Lizard Squad: DDoS-Angriffe angeblich mit bis zu 1,2 TBit pro Sekunde
"Wir haben Zugang zu einigen der Geräte an den Unterseekabeln, die zwischen Europa und den USA das Internet ermöglichen" – das sagt ein mutmaßliches Mitglied der Gruppe Lizard Squad im Gespräch mit Dailydot.com(öffnet im neuen Fenster). Nach seinen Angaben könne Lizard Squad so auf mehrere 100-GBit-Leitungen zugreifen – "nicht einmal die russische Regierung kann Angriffe in unserer Größenordnung durchführen".
Insgesamt habe Lizard Squad die Server des Playstation Networks (PSN), von Xbox Live und von Tor in den vergangenen Tagen mit bis zu 1,2 TBit pro Sekunde lahmgelegt. Falls diese Zahl stimmt, wäre es einer der größten Distributed-Denial-of-Service-Angriffe (DDoS) bislang überhaupt. Vor allem das PSN war lange nicht erreichbar. Derzeit sind alle Dienste wieder verfügbar.

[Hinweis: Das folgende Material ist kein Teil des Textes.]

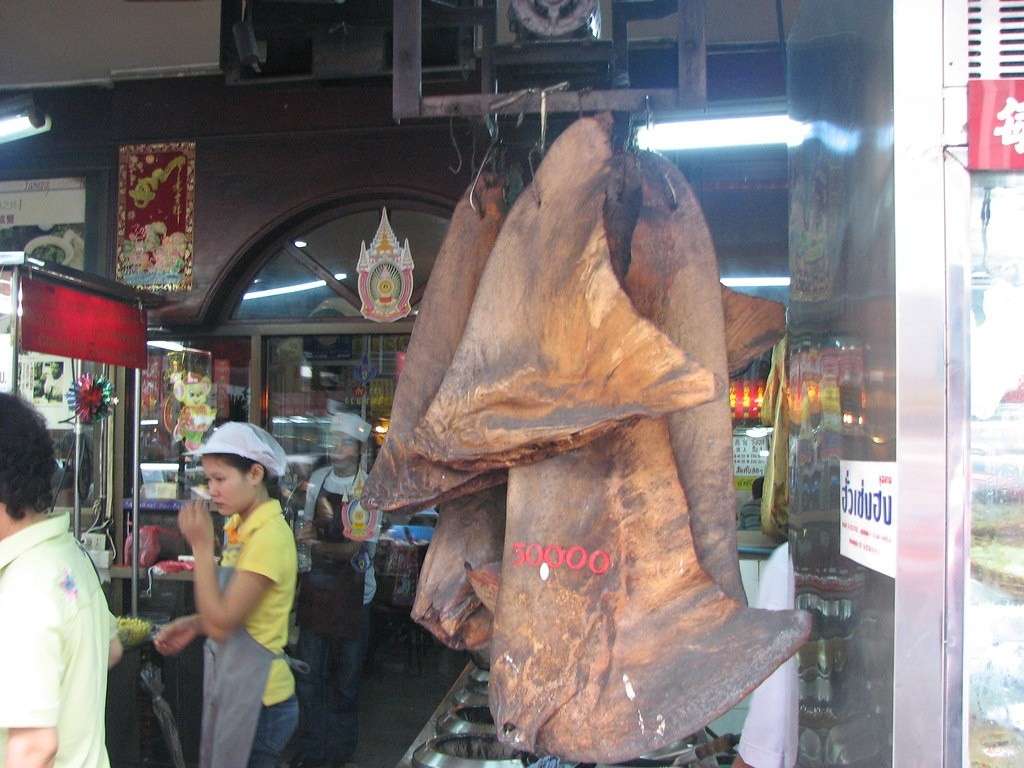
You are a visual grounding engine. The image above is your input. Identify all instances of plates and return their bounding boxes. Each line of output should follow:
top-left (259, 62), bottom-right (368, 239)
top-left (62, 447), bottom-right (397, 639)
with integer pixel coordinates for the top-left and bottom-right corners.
top-left (24, 236), bottom-right (73, 265)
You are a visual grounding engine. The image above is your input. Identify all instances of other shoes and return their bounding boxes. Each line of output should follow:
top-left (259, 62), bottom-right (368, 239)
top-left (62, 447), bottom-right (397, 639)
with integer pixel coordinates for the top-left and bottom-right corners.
top-left (328, 753), bottom-right (359, 768)
top-left (277, 752), bottom-right (325, 768)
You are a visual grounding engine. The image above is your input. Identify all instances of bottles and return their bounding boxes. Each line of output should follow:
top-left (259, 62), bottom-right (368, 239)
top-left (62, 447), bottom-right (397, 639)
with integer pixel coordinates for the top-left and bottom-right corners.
top-left (295, 510), bottom-right (311, 572)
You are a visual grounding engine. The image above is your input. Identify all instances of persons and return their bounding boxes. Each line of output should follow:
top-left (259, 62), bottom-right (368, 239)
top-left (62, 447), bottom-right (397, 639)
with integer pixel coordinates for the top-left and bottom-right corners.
top-left (155, 423), bottom-right (299, 768)
top-left (293, 412), bottom-right (382, 768)
top-left (0, 392), bottom-right (122, 768)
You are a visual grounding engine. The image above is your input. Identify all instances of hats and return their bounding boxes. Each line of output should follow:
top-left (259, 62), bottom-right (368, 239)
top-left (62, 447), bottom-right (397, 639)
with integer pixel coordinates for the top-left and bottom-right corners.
top-left (181, 421), bottom-right (287, 476)
top-left (331, 411), bottom-right (373, 442)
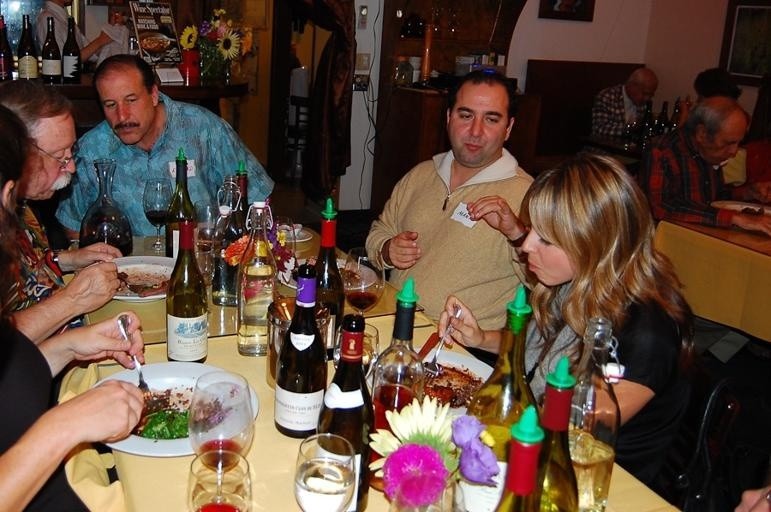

Allerdings: Die Angaben sind mit Vorsicht zu behandeln. So gut wie nichts von dem, was Lizard Squad in der Öffentlichkeit sagt oder über seine Twitter-Kanäle(öffnet im neuen Fenster) bekanntgibt, muss tatsächlich stimmen. Immerhin ist relativ sicher, dass es sich bei den Gesprächspartnern von Dailydot.com tatsächlich um Mitglieder der Gruppe handelt. Das wurde mit Hilfe von abgesprochenen Änderungen an Webseiten sowie Chat- und Twitter-Kanälen der Gruppe verifiziert. Mittlerweile hat sich Lizard Squad auch gegenüber BBC Radio und CNN geäußert.
Konkrete Hinweise auf die Identität der Mitglieder von Lizard Squad gibt es nur wenige. Die Antivirusfirma F-Secure(öffnet im neuen Fenster) hatte kürzlich gemeldet, dass das Team sehr klein sein und Mitglieder in den USA und Kanada sowie in England und Finnland haben soll. Die Fährten, die Lizard Squad selbst gelegentlich nach Nordkorea oder zu arabischen Staaten gelegt hat, sind ziemlich sicher eine Finte.
Eines der mutmaßlichen Mitglieder von Lizard Squad äußerte sich zu den Gründen für die Angriffe. Zum einen mache man das schlicht aus Spaß und zum anderen, um die "Inkompetenz" von Sony und Microsoft öffentlich vorzuführen. Die Firmen hätten keine Ahnung, dabei könnten sie Attacken auf ihre Dienste leicht mit "mehr Bandbreite, einigen speziellen Geräten und korrekter Konfiguration" verhindern.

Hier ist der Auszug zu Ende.